Phys Chem Chem Phys. 2015 May 21;17(19):13092-103. doi: 10.1039/c4cp05630b.
We employ quantum biochemistry methods based on the Density Functional Theory (DFT) approach to unveil the detailed binding energy features of willardiines co-crystallized with the AMPA receptor. Our computational results demonstrate that the total binding energies of fluorine-willardiine (FW), hydrogen-willardiine (HW), bromine-willardiine (BrW) and iodine-willardiine (IW) to the iGluR2 ligand-pocket correlate with the agonist binding energies, whose experimental sequential data match our computational counterpart, excluding the HW case. We find that the main contributions to the total willardiine-iGluR2 binding energy are due to the amino acid residues in decreasing order Glu705 > Arg485 > Ser654 > Tyr450 > T655. Furthermore, Met708, which is positioned close to the 5-substituent, attracts HW and FW, but repels BrW and IW. Our results contribute significantly to an improved understanding of the willardiine-iGluR2 binding mechanisms.

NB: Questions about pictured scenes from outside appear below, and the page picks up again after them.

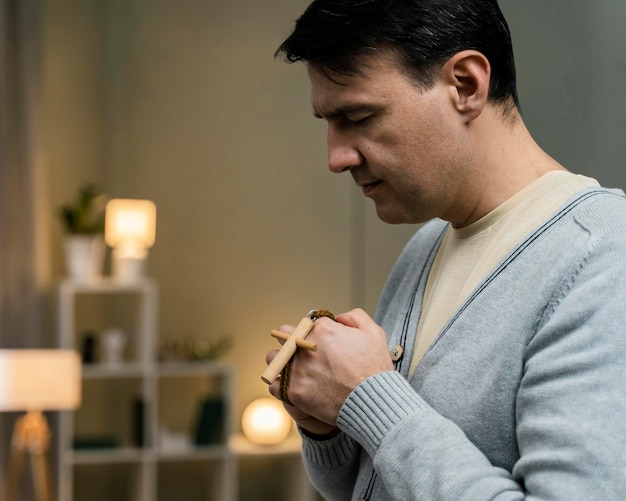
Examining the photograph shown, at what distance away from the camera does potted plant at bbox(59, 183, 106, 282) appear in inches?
180

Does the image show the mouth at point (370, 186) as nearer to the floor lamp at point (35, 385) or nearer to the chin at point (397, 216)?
the chin at point (397, 216)

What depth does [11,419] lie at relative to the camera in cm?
444

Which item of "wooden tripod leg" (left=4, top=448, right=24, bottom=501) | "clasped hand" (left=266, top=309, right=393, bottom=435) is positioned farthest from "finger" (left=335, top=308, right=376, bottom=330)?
"wooden tripod leg" (left=4, top=448, right=24, bottom=501)

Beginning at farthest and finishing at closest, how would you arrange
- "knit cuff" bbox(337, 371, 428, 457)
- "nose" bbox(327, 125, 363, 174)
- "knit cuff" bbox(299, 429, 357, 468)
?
"knit cuff" bbox(299, 429, 357, 468)
"nose" bbox(327, 125, 363, 174)
"knit cuff" bbox(337, 371, 428, 457)

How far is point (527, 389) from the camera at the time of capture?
0.93m

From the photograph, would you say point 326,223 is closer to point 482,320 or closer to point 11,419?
point 11,419

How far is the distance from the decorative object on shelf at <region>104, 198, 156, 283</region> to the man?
3459 mm

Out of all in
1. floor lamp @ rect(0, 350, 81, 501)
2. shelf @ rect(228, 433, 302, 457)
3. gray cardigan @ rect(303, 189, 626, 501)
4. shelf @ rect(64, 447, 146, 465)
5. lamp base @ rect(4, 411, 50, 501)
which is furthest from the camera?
shelf @ rect(228, 433, 302, 457)

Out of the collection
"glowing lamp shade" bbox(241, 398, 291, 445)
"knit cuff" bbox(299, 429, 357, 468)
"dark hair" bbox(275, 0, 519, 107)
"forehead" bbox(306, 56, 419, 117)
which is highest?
"dark hair" bbox(275, 0, 519, 107)

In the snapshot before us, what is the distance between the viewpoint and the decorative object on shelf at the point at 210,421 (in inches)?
179

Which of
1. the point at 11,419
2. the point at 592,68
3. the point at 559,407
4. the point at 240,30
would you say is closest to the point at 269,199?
the point at 240,30

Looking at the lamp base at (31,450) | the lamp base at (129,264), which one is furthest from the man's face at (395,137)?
the lamp base at (129,264)

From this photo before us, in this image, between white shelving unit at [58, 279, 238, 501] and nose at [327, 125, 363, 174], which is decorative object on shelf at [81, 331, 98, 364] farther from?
nose at [327, 125, 363, 174]

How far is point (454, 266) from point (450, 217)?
64mm
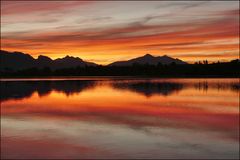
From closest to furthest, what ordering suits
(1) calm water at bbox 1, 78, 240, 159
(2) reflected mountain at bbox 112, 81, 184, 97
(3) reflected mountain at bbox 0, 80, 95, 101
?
(1) calm water at bbox 1, 78, 240, 159 → (3) reflected mountain at bbox 0, 80, 95, 101 → (2) reflected mountain at bbox 112, 81, 184, 97

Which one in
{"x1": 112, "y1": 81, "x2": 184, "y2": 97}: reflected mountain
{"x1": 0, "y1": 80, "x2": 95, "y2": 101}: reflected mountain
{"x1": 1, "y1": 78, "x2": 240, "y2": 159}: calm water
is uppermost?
{"x1": 112, "y1": 81, "x2": 184, "y2": 97}: reflected mountain

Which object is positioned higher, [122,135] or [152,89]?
[152,89]

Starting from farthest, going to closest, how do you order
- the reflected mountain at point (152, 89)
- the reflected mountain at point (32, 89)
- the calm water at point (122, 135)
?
the reflected mountain at point (152, 89), the reflected mountain at point (32, 89), the calm water at point (122, 135)

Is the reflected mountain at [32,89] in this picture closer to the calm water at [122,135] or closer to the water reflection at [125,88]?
the water reflection at [125,88]

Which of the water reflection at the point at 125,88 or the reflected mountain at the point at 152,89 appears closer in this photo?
the reflected mountain at the point at 152,89

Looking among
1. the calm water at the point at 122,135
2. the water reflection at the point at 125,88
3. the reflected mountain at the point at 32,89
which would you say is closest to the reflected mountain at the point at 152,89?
the water reflection at the point at 125,88

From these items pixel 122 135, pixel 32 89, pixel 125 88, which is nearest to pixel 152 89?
pixel 125 88

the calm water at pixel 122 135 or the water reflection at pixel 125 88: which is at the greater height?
the water reflection at pixel 125 88

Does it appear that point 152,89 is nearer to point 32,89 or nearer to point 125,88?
point 125,88

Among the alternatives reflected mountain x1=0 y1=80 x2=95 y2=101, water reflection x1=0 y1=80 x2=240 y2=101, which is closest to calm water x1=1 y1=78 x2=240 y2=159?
water reflection x1=0 y1=80 x2=240 y2=101

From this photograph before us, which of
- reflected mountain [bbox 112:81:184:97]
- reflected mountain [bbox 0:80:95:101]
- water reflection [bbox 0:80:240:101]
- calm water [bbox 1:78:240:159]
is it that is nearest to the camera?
calm water [bbox 1:78:240:159]

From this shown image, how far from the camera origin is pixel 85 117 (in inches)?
772

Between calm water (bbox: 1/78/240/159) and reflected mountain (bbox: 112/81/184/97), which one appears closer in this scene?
calm water (bbox: 1/78/240/159)

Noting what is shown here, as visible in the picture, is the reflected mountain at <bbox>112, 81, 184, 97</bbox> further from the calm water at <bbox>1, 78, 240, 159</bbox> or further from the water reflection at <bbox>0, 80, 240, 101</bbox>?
the calm water at <bbox>1, 78, 240, 159</bbox>
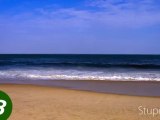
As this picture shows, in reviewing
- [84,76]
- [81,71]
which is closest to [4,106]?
[84,76]

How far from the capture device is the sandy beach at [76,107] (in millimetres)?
7695

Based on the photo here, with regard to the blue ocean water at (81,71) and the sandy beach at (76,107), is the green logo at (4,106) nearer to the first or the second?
the sandy beach at (76,107)

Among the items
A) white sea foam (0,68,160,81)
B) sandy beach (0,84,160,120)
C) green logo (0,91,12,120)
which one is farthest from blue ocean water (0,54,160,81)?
green logo (0,91,12,120)

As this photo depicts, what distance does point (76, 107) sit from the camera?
8.87 metres

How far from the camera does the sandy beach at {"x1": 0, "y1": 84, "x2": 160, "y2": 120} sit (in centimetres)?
770

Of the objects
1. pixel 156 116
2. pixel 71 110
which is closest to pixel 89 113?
pixel 71 110

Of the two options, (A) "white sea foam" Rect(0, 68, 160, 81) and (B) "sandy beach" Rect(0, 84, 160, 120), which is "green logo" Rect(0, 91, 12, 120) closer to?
(B) "sandy beach" Rect(0, 84, 160, 120)

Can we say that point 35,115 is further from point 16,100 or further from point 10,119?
point 16,100

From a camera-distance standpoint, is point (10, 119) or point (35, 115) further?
point (35, 115)

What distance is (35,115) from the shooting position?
7770 mm

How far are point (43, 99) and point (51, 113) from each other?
7.70 feet

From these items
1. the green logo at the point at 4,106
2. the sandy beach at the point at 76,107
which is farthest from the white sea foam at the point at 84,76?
the green logo at the point at 4,106

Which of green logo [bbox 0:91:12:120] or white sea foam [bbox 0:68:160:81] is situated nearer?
green logo [bbox 0:91:12:120]

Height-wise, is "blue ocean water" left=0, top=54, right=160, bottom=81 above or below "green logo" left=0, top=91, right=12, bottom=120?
below
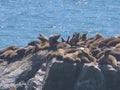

我们采用基于密度泛函理论(DFT)方法的量子生物化学方法,以揭示与AMPA受体共结晶的威拉地丁的详细结合能特征。我们的计算结果表明,氟代威拉地丁(FW)、氢代威拉地丁(HW)、溴代威拉地丁(BrW)和碘代威拉地丁(IW)与离子型谷氨酸受体2(iGluR2)配体口袋的总结合能与激动剂结合能相关,除HW情况外,其实验顺序数据与我们的计算结果相符。我们发现,对威拉地丁-iGluR2总结合能的主要贡献来自氨基酸残基,其贡献顺序为Glu705 > Arg485 > Ser654 > Tyr450 > T655。此外,位于5-取代基附近的Met708吸引HW和FW,但排斥BrW和IW。我们的结果对深入理解威拉地丁-iGluR2结合机制有显著贡献。